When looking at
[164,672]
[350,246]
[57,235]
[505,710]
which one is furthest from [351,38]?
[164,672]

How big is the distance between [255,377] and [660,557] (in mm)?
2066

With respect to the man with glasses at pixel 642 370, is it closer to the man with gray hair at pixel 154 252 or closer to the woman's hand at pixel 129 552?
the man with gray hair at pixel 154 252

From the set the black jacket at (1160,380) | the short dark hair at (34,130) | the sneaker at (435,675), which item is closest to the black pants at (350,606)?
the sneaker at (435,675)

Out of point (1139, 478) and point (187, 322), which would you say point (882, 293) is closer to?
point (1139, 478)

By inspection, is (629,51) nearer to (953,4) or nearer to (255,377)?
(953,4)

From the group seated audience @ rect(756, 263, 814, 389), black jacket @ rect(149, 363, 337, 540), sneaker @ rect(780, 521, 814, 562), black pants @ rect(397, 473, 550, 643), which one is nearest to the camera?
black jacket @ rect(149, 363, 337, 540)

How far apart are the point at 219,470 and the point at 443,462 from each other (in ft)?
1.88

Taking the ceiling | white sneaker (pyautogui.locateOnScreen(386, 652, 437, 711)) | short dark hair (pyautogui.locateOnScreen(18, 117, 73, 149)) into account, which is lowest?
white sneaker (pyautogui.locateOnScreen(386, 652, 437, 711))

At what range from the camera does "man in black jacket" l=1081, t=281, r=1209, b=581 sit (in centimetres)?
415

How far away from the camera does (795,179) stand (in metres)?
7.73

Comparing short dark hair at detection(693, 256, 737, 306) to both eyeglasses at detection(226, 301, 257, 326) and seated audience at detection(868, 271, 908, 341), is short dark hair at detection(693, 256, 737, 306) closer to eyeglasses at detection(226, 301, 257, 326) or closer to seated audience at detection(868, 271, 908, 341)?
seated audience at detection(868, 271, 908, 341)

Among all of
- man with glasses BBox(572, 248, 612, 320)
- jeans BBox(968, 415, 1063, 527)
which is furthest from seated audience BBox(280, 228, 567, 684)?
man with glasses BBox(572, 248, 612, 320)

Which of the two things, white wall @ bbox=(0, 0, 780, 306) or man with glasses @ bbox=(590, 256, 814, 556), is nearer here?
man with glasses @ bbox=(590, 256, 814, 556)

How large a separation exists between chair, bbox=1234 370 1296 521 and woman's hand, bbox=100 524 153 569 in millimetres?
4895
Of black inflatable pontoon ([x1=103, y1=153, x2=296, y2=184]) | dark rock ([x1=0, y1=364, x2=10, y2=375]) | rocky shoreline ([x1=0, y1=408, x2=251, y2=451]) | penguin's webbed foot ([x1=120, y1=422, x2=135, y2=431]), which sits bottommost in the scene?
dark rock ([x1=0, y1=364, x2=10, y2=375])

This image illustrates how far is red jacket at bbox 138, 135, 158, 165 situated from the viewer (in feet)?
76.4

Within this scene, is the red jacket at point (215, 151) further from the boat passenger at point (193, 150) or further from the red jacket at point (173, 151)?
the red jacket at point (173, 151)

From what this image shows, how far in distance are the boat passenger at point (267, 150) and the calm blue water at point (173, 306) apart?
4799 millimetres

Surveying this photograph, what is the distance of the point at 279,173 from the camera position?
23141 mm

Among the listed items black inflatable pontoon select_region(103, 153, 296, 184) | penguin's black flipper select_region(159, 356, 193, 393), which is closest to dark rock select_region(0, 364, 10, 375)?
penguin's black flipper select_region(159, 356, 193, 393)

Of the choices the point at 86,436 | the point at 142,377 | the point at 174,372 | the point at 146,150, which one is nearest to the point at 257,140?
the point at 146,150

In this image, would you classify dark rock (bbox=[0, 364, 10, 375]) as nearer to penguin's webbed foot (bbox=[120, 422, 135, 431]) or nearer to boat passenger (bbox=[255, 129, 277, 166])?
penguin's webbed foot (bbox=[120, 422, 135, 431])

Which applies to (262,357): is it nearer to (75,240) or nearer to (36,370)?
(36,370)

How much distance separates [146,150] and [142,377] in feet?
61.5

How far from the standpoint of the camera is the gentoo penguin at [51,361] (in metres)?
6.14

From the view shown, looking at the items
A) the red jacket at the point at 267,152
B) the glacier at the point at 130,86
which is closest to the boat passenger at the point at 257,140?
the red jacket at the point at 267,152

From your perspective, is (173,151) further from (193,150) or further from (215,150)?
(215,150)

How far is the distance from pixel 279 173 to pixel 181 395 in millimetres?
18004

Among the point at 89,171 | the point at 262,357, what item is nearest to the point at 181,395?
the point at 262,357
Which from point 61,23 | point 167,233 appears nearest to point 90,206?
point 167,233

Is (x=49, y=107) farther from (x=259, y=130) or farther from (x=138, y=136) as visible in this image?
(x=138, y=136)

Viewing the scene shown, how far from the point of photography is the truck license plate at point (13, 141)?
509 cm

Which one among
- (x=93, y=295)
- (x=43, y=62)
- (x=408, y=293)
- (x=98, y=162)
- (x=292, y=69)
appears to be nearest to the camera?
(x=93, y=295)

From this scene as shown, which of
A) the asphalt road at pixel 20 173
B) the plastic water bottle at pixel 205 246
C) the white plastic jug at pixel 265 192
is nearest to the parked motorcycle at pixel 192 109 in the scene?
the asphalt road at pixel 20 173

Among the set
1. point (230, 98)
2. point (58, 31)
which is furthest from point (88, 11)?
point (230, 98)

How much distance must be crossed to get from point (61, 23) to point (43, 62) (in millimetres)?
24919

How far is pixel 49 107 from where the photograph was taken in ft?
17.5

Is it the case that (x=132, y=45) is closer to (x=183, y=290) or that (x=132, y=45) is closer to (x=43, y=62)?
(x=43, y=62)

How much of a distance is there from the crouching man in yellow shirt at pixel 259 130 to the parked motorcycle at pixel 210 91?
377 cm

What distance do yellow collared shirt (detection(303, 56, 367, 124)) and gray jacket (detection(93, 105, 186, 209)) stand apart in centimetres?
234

★ ★ ★ ★ ★ ★ ★

§ TASK STATEMENT
Repeat the preceding lines exactly, please, every one of them.

§ RESULT
When looking at
[164,672]
[350,246]
[57,235]
[505,710]
which one is furthest from [351,38]?
[164,672]

How big is the distance between [255,377] and [660,557] (in mm)?
2066

With respect to the man with glasses at pixel 642 370, is it closer to the man with gray hair at pixel 154 252 or closer to the woman's hand at pixel 129 552?
the man with gray hair at pixel 154 252

From the set the black jacket at (1160,380) | the short dark hair at (34,130) | the sneaker at (435,675), which item is closest to the black pants at (350,606)?
the sneaker at (435,675)

Out of point (1139, 478) and point (187, 322), which would you say point (882, 293) is closer to?
point (1139, 478)

By inspection, is (629,51) nearer to (953,4) or nearer to (255,377)?
(953,4)

From the group seated audience @ rect(756, 263, 814, 389), black jacket @ rect(149, 363, 337, 540), sneaker @ rect(780, 521, 814, 562), black pants @ rect(397, 473, 550, 643), which one is nearest to the camera?
black jacket @ rect(149, 363, 337, 540)

How far apart are the point at 219,470 and the point at 443,462 from each other (in ft)?
1.88

Taking the ceiling | white sneaker (pyautogui.locateOnScreen(386, 652, 437, 711)) | short dark hair (pyautogui.locateOnScreen(18, 117, 73, 149)) into account, which is lowest?
white sneaker (pyautogui.locateOnScreen(386, 652, 437, 711))

At what range from the camera does "man in black jacket" l=1081, t=281, r=1209, b=581 sit (in centimetres)?
415

How far away from the camera does (795,179) stand (in metres)?
7.73

Comparing short dark hair at detection(693, 256, 737, 306) to both eyeglasses at detection(226, 301, 257, 326) and seated audience at detection(868, 271, 908, 341), is short dark hair at detection(693, 256, 737, 306) closer to eyeglasses at detection(226, 301, 257, 326) or closer to seated audience at detection(868, 271, 908, 341)?
seated audience at detection(868, 271, 908, 341)

Among all of
- man with glasses BBox(572, 248, 612, 320)
- jeans BBox(968, 415, 1063, 527)
which is furthest from seated audience BBox(280, 228, 567, 684)?
man with glasses BBox(572, 248, 612, 320)

Which of the two things, white wall @ bbox=(0, 0, 780, 306) or man with glasses @ bbox=(590, 256, 814, 556), is nearer here?
man with glasses @ bbox=(590, 256, 814, 556)

How large a separation exists between chair, bbox=1234 370 1296 521 and woman's hand, bbox=100 524 153 569 in millimetres?
4895
Of black inflatable pontoon ([x1=103, y1=153, x2=296, y2=184]) | dark rock ([x1=0, y1=364, x2=10, y2=375]) | rocky shoreline ([x1=0, y1=408, x2=251, y2=451]) | penguin's webbed foot ([x1=120, y1=422, x2=135, y2=431]), which sits bottommost in the scene?
dark rock ([x1=0, y1=364, x2=10, y2=375])

This image illustrates how far is red jacket at bbox 138, 135, 158, 165 situated from the viewer (in feet)?
76.4

Within this scene, is the red jacket at point (215, 151) further from the boat passenger at point (193, 150) or further from the red jacket at point (173, 151)?
the red jacket at point (173, 151)

From what this image shows, how far in distance are the boat passenger at point (267, 150) and the calm blue water at point (173, 306) apart?
4799 millimetres

Surveying this photograph, what is the distance of the point at 279,173 from the camera position?
23141 mm

Among the listed items black inflatable pontoon select_region(103, 153, 296, 184) | penguin's black flipper select_region(159, 356, 193, 393), which is closest to dark rock select_region(0, 364, 10, 375)?
penguin's black flipper select_region(159, 356, 193, 393)

Of the choices the point at 86,436 | the point at 142,377 | the point at 174,372 | the point at 146,150, which one is nearest to the point at 257,140?
the point at 146,150

In this image, would you classify dark rock (bbox=[0, 364, 10, 375]) as nearer to penguin's webbed foot (bbox=[120, 422, 135, 431]) or nearer to boat passenger (bbox=[255, 129, 277, 166])?
penguin's webbed foot (bbox=[120, 422, 135, 431])

Which applies to (262,357): is it nearer to (75,240) or nearer to (36,370)?
(36,370)

How much distance separates [146,150] and [142,377] in feet?
61.5

How far from the standpoint of the camera is the gentoo penguin at [51,361] (in metres)?
6.14

From the view shown, looking at the items
A) the red jacket at the point at 267,152
B) the glacier at the point at 130,86
which is closest to the boat passenger at the point at 257,140?
the red jacket at the point at 267,152

From your perspective, is (173,151) further from (193,150) or further from (215,150)?
(215,150)

How far is the distance from pixel 279 173 to pixel 181 395 in millimetres?
18004

Among the point at 89,171 | the point at 262,357, what item is nearest to the point at 181,395?
the point at 262,357
Which from point 61,23 | point 167,233 appears nearest to point 90,206?
point 167,233

Is (x=49, y=107) farther from (x=259, y=130) or farther from (x=138, y=136) as visible in this image?
(x=138, y=136)

Viewing the scene shown, how far from the point of photography is the truck license plate at point (13, 141)?
509 cm

Which one among
- (x=93, y=295)
- (x=43, y=62)
- (x=408, y=293)
- (x=98, y=162)
- (x=292, y=69)
appears to be nearest to the camera?
(x=93, y=295)

From this scene as shown, which of
A) the asphalt road at pixel 20 173
B) the plastic water bottle at pixel 205 246
C) the white plastic jug at pixel 265 192
is nearest to the parked motorcycle at pixel 192 109 in the scene?
the asphalt road at pixel 20 173

Among the set
1. point (230, 98)
2. point (58, 31)
which is furthest from point (88, 11)?
point (230, 98)

How much distance must be crossed to get from point (61, 23) to point (43, 62) (in millimetres)?
24919

How far is pixel 49 107 from where the photograph was taken in ft?
17.5

Is it the case that (x=132, y=45) is closer to (x=183, y=290) or that (x=132, y=45) is closer to (x=43, y=62)?
(x=43, y=62)

How much of a distance is there from the crouching man in yellow shirt at pixel 259 130 to the parked motorcycle at pixel 210 91?
377 cm

What distance do yellow collared shirt (detection(303, 56, 367, 124)) and gray jacket (detection(93, 105, 186, 209)) stand apart in centimetres?
234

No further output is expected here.